Why We Pursue Knowledge

Editors’ note: 

This excerpt was adapted from Hannah Anderson’s new book, Made for More: An Invitation to Live in God’s Image (Moody, 2014).

I attended a Christian liberal arts college, and during my junior year, I took one of the most sought-after courses on campus: Philosophy of Education. I was eager for this class because I had grown up in a home that valued learning. My father’s mother, Stella, was the first in her family to graduate from high school by walking three miles from her family farm to the high school in their small mountain community. At 16, my maternal grandmother, Ruth, traveled more than 700 miles from home to become the first in her family to attend college; while there, she met my grandfather, who was also the first in his family to attend college, due in large part to the GI Bill. So it wasn’t too surprising that my parents both ended up as teachers, and I grew up with more books than toys.

Settling in for that first session, I was ready for the professor to inspire me with the beauty and wonder of learning; more than anything I expected him to shore up my own presuppositions. I wasn’t prepared for him to turn them completely on their head. About halfway through that first class, he told us that the goal of all learning is to become fully human—so far, so good—but then he went further. Because education is the process of making us fully human, true education must, by definition, be Christian, because becoming fully human means being conformed to the image of God through Christ.

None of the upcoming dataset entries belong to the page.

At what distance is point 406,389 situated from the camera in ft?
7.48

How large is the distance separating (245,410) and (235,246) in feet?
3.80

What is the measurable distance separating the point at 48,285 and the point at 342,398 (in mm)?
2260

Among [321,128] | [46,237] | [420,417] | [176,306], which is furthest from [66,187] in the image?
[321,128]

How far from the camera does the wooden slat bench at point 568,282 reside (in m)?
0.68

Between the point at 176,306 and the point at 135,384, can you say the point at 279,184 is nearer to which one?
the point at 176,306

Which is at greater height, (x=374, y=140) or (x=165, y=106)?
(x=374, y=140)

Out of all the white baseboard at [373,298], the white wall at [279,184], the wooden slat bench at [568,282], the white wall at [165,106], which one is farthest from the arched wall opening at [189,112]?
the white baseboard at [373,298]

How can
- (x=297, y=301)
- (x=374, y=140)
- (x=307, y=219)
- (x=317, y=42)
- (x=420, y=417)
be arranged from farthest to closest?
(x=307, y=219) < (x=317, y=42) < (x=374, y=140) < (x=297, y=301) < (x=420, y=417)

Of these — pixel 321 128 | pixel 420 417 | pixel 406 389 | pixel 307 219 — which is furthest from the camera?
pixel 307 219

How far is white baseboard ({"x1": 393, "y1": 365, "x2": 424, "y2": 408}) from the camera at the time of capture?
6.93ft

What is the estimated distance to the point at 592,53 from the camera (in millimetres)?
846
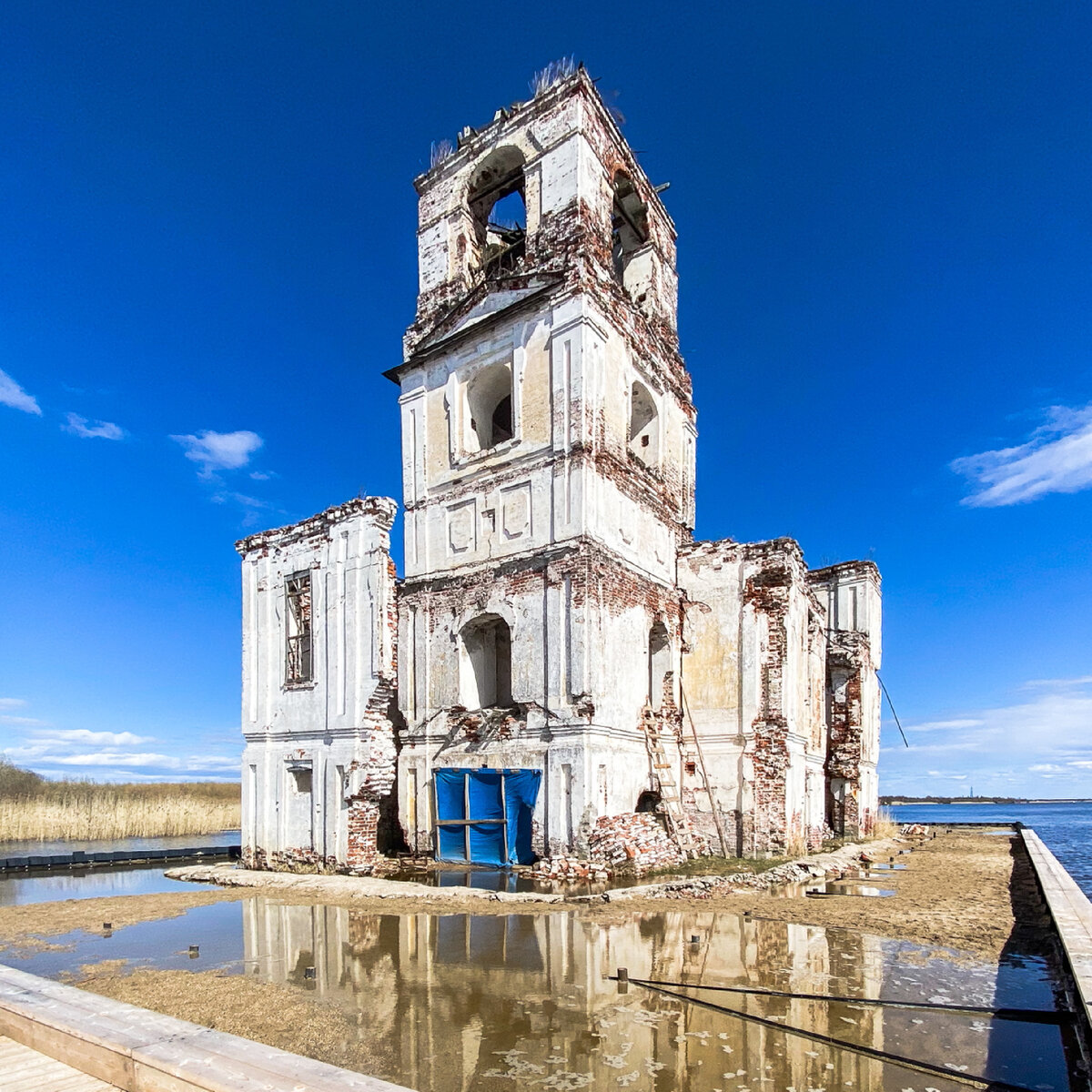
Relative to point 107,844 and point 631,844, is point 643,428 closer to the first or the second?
point 631,844

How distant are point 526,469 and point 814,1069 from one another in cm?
1225

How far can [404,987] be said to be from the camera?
22.8 feet

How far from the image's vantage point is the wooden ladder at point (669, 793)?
619 inches

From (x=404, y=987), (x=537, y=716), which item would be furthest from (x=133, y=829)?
(x=404, y=987)

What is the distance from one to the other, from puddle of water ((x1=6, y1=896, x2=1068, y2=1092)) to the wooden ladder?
5.31m

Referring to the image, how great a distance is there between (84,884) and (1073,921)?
54.5 feet

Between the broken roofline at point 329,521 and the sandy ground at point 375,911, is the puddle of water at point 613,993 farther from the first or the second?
the broken roofline at point 329,521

In a word, education is about finding identity as image bearers.

God of All Knowledge

From the earliest moments of creation, God reveals himself as a God of knowledge. Jeremiah 10:12 proclaims that he “established the world by his wisdom, and by his understanding stretched out the heavens.” But God is not simply the starting place for wisdom; he is Wisdom; he is Truth himself. And this was never clearer than when Jesus was revealed as the Logos of God.

In the first sentence of John’s Gospel, he writes, “In the beginning was the Logos and the Logos was with God and the Logos was God.” Translators have struggled to find just the right English word to translate logos and have settled on word. But this translation has limitations because word doesn’t communicate all that logos means. Logos means both the expression of an idea (the word) and the thought that initiated it. So when John chooses to identify Jesus as the Logos, he is telling us that Jesus is the perfect embodiment of God’s thought. Jesus is God’s wisdom made flesh, dwelling among us.

The beauty of this point becomes breathtakingly clear when we remember what happened in Eden. As image bearers, our first parents were made to find their true selves in God who is perfect truth, but instead, they turned from him to the tree of the knowledge of good and evil. They turned away from true knowledge and were plunged into blind ignorance. Professing themselves to be wise, they became fools.

When John identifies Jesus as the Logos of God, he identifies him as the true knowledge we all have rejected. What the man and woman lost when they grasped for knowledge apart from God—what we each lose every time we turn to something other than him for our sense of self—Jesus restores by becoming the perfect thought, the perfect wisdom, the perfect knowledge of God in human flesh.

From this Logos—from the very mind of God himself—all knowledge flows. Through this Logos—through the very person of God himself—we pursue knowledge in order to image him.

Women and Education

Even today, some question whether or not a woman should pursue education. They reason that women are primarily nurturers and life-givers, falsely believing that this responsibility doesn’t require anything beyond learning a domestic skill set. In response, others argue that certainly women must be educated but precisely because they are the mothers of society. They must be prepared to shape their children, to teach them well, and present them as mature, capable members of the church and society. Then, of course, some reject both of these approaches and stridently argue that women must be educated to free them from the shackles of domesticity. They must be educated in order to take their place on a rung of the corporate ladder.

As different as these approaches appear, they have something in common: all three presume education is primarily about a career. Whether that career is motherhood or being a CFO, they are all based on the assumption that education is primarily about generating a skill set for future work. But what if education—what if learning and thinking and knowing—is less about what you do with your knowledge than it is about the person you become in the process? What if education is first and foremost about becoming image bearers?

We pursue learning because God is a God of knowledge and thought and wisdom, and in order to reflect and represent him, we must become women of knowledge and thought and wisdom. This pursuit can take a variety of forms depending on context and personal giftedness, and it may not necessarily include advanced degrees or groundbreaking theories. But at the very least, becoming women who image him, becoming all we are created to be, means learning to love him, not simply with all of our hearts, but with all of our minds as well.

Ultimately the goal of all learning is to draw us back to humble dependence on the source of knowledge, God himself. True knowledge—knowledge that begins and ends with God—will humble us, because when we finally begin to understand who God is, we will begin to realize how much we don’t understand in the first place. And yet, in his grace, God promises that even though we may only know in part today, there will be a day when we will know him as we have been fully known. And when we know him this way, when we know the love of Christ both mentally and experientially, we will finally be transformed into the image bearers he’s destined us to be.